Task objective: Every entry below is to be retyped exactly as it stands.

Entries supplied:
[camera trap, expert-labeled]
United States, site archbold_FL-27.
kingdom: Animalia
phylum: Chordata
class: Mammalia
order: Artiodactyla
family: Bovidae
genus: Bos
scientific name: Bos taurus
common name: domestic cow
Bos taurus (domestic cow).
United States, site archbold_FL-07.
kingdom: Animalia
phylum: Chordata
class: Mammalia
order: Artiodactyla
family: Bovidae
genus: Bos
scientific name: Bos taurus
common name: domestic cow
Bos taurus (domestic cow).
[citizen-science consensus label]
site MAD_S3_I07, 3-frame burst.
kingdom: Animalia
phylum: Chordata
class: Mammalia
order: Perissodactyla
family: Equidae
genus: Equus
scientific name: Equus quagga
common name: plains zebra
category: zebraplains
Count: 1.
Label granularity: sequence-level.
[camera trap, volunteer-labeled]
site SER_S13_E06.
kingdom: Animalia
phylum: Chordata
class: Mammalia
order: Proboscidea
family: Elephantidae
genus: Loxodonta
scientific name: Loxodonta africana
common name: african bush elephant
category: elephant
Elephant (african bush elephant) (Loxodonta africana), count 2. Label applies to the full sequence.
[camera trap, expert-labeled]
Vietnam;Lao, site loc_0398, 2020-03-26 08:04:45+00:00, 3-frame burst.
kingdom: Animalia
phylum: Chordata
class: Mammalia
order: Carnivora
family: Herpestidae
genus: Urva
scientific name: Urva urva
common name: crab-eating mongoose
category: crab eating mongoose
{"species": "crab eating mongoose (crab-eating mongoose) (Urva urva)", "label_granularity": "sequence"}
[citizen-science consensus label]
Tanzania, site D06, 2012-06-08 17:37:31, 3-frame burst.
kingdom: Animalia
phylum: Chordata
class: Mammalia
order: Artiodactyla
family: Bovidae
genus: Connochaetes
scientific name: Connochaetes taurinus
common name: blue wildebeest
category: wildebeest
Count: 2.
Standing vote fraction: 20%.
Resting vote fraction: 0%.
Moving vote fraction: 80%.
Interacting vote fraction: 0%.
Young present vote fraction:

Completed task:
[camera trap, expert-labeled]
United States, site archbold_FL-27.
kingdom: Animalia
phylum: Chordata
class: Mammalia
order: Artiodactyla
family: Bovidae
genus: Bos
scientific name: Bos taurus
common name: domestic cow
Bos taurus (domestic cow).
United States, site archbold_FL-07.
kingdom: Animalia
phylum: Chordata
class: Mammalia
order: Artiodactyla
family: Bovidae
genus: Bos
scientific name: Bos taurus
common name: domestic cow
Bos taurus (domestic cow).
[citizen-science consensus label]
site MAD_S3_I07, 3-frame burst.
kingdom: Animalia
phylum: Chordata
class: Mammalia
order: Perissodactyla
family: Equidae
genus: Equus
scientific name: Equus quagga
common name: plains zebra
category: zebraplains
Count: 1.
Label granularity: sequence-level.
[camera trap, volunteer-labeled]
site SER_S13_E06.
kingdom: Animalia
phylum: Chordata
class: Mammalia
order: Proboscidea
family: Elephantidae
genus: Loxodonta
scientific name: Loxodonta africana
common name: african bush elephant
category: elephant
Elephant (african bush elephant) (Loxodonta africana), count 2. Label applies to the full sequence.
[camera trap, expert-labeled]
Vietnam;Lao, site loc_0398, 2020-03-26 08:04:45+00:00, 3-frame burst.
kingdom: Animalia
phylum: Chordata
class: Mammalia
order: Carnivora
family: Herpestidae
genus: Urva
scientific name: Urva urva
common name: crab-eating mongoose
category: crab eating mongoose
{"species": "crab eating mongoose (crab-eating mongoose) (Urva urva)", "label_granularity": "sequence"}
[citizen-science consensus label]
Tanzania, site D06, 2012-06-08 17:37:31, 3-frame burst.
kingdom: Animalia
phylum: Chordata
class: Mammalia
order: Artiodactyla
family: Bovidae
genus: Connochaetes
scientific name: Connochaetes taurinus
common name: blue wildebeest
category: wildebeest
Count: 2.
Standing vote fraction: 20%.
Resting vote fraction: 0%.
Moving vote fraction: 80%.
Interacting vote fraction: 0%.
Young present vote fraction:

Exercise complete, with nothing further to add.